▸ Records shown:
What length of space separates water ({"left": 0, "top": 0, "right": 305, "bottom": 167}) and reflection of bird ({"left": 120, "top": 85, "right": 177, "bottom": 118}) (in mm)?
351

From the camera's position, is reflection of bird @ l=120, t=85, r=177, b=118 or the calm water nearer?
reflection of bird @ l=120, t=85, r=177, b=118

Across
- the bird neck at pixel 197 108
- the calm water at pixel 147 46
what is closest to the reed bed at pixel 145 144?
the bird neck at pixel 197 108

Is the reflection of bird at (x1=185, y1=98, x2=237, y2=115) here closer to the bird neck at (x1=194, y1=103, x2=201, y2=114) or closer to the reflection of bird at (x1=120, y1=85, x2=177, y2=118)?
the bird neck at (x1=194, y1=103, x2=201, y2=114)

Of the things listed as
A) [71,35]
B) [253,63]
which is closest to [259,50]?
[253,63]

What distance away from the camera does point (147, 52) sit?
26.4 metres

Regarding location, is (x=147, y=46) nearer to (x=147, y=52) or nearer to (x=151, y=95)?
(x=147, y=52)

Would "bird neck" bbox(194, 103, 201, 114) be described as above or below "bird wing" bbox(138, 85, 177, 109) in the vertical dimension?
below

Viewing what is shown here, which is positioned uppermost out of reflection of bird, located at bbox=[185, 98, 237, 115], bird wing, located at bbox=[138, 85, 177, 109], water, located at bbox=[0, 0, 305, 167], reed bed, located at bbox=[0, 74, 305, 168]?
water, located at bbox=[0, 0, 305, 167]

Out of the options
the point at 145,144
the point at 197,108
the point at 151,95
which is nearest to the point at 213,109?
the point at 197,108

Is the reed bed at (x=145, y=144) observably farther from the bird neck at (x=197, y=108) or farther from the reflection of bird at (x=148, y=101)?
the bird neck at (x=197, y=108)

▸ Requirements: Turn the entries above into a JSON array of strings, one string per line, skipping any blank lines.

▸ Expected answer:
[
  "What length of space separates water ({\"left\": 0, \"top\": 0, \"right\": 305, \"bottom\": 167}) and reflection of bird ({\"left\": 120, \"top\": 85, \"right\": 177, \"bottom\": 118}) (in mm)?",
  "351",
  "From the camera's position, is reflection of bird @ l=120, t=85, r=177, b=118 or the calm water nearer?",
  "reflection of bird @ l=120, t=85, r=177, b=118",
  "Across",
  "- the bird neck at pixel 197 108",
  "- the calm water at pixel 147 46",
  "what is closest to the reed bed at pixel 145 144?",
  "the bird neck at pixel 197 108",
  "Is the reflection of bird at (x1=185, y1=98, x2=237, y2=115) here closer to the bird neck at (x1=194, y1=103, x2=201, y2=114) or closer to the reflection of bird at (x1=120, y1=85, x2=177, y2=118)?",
  "the bird neck at (x1=194, y1=103, x2=201, y2=114)",
  "Of the things listed as",
  "A) [71,35]",
  "B) [253,63]",
  "which is closest to [259,50]?",
  "[253,63]",
  "What distance away from the camera does point (147, 52) sit?",
  "26.4 metres",
  "Regarding location, is (x=147, y=46) nearer to (x=147, y=52) or nearer to (x=151, y=95)?",
  "(x=147, y=52)",
  "Would \"bird neck\" bbox(194, 103, 201, 114) be described as above or below \"bird wing\" bbox(138, 85, 177, 109) in the vertical dimension?",
  "below",
  "Viewing what is shown here, which is positioned uppermost out of reflection of bird, located at bbox=[185, 98, 237, 115], bird wing, located at bbox=[138, 85, 177, 109], water, located at bbox=[0, 0, 305, 167], reed bed, located at bbox=[0, 74, 305, 168]?",
  "water, located at bbox=[0, 0, 305, 167]",
  "Out of the options",
  "the point at 145,144",
  "the point at 197,108",
  "the point at 151,95",
  "which is nearest to the point at 213,109?",
  "the point at 197,108",
  "Is the reed bed at (x=145, y=144) observably farther from the bird neck at (x=197, y=108) or farther from the reflection of bird at (x=148, y=101)?",
  "the bird neck at (x=197, y=108)"
]